> >Wouldn't a shorter than quarter wave result in a feedpoint that exhibits
> >capacitive reactance which would require an inductor in series to cancel
> >the capacitive reactance?"
>
> No, that is one of the neat things about a folded unipole, the sine of the
> reactance is reversed from that of a series fed antenna element. The short
> folded unipole can be viewed as being a section of transmission line which
> is less than a quarter wave, and shorted at the far end. It exhibits
> inductive reactance.
But........ keep in mind it is generally much less efficient for the
same height than a conventional base loaded vertical with inductor
loading unless you use very large conductors for the hairpin and
high current rated capacitors. If you used the same size
conductors in a loading coil of proper form factor, the loading coil
would once again be better!
A shortened hairpin monopole is never as efficient as a reasonably
well constructed top-hat loaded antenna of the same height, mostly
because it has a triangular common-mode current distribution and
a very long loading system carrying high VAR power.

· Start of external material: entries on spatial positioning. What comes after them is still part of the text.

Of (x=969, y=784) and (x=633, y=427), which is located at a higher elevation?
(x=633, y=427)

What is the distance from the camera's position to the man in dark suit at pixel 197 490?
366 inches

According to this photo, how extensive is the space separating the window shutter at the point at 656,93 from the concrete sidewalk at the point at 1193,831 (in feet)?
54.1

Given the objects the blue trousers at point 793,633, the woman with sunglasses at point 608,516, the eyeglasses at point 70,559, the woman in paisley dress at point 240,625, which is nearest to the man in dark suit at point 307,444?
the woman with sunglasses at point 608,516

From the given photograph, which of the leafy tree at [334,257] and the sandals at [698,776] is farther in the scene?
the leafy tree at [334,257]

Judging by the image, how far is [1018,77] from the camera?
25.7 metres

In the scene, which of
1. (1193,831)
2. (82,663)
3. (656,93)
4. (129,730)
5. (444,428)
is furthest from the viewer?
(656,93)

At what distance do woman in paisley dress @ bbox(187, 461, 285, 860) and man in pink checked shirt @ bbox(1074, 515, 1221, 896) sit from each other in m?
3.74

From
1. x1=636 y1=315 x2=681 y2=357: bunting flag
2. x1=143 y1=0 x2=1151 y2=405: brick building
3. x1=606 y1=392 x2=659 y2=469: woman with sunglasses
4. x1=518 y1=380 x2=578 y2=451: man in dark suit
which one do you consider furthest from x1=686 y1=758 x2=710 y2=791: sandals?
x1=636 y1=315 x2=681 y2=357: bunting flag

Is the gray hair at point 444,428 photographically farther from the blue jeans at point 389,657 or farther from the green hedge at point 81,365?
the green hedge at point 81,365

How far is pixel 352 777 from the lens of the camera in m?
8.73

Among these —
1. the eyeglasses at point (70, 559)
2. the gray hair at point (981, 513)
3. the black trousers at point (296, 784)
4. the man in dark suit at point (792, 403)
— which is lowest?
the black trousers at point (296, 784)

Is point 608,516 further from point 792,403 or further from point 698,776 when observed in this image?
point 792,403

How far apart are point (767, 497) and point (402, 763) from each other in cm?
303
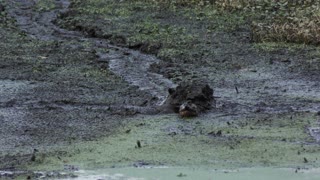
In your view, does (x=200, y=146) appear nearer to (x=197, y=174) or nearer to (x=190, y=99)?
(x=197, y=174)

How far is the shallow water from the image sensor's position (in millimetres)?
6609

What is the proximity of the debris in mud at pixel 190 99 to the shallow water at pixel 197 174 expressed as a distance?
75.6 inches

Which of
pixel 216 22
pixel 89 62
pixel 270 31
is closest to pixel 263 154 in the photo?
pixel 89 62

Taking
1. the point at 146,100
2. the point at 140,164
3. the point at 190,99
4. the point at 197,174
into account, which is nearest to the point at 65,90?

The common mode current (and that is the only current that
causes radiation) is always less than the differential mode current
that contributes to I^2 R losses in the system. A normal loading
system does not have that problem.
One of my unsuccessful early brainstorms was a parallel wire short
hairpin monopole with low loss capacitor loading. It would tune 1.8
to 30 MHz perfectly, but unfortunately it eliminated the coil loss
and replaced it with even more loss in the long copper loop forming
the antenna. The system was over 10 dB better with a hunk of
B&W airdux for loading, because the path through the copper
loading system was shorter and carried much less current!
Most of my days experimenting with folded monopoles were days
spent learning to always look at the big picture of what really goes
on. For multiband and multi-frequency applications where efficiency
doesn't matter, the short folded monopole is just dandy. If
efficiency matters and you only operate a single band, you're better
off with a conventional loading system in a short antenna.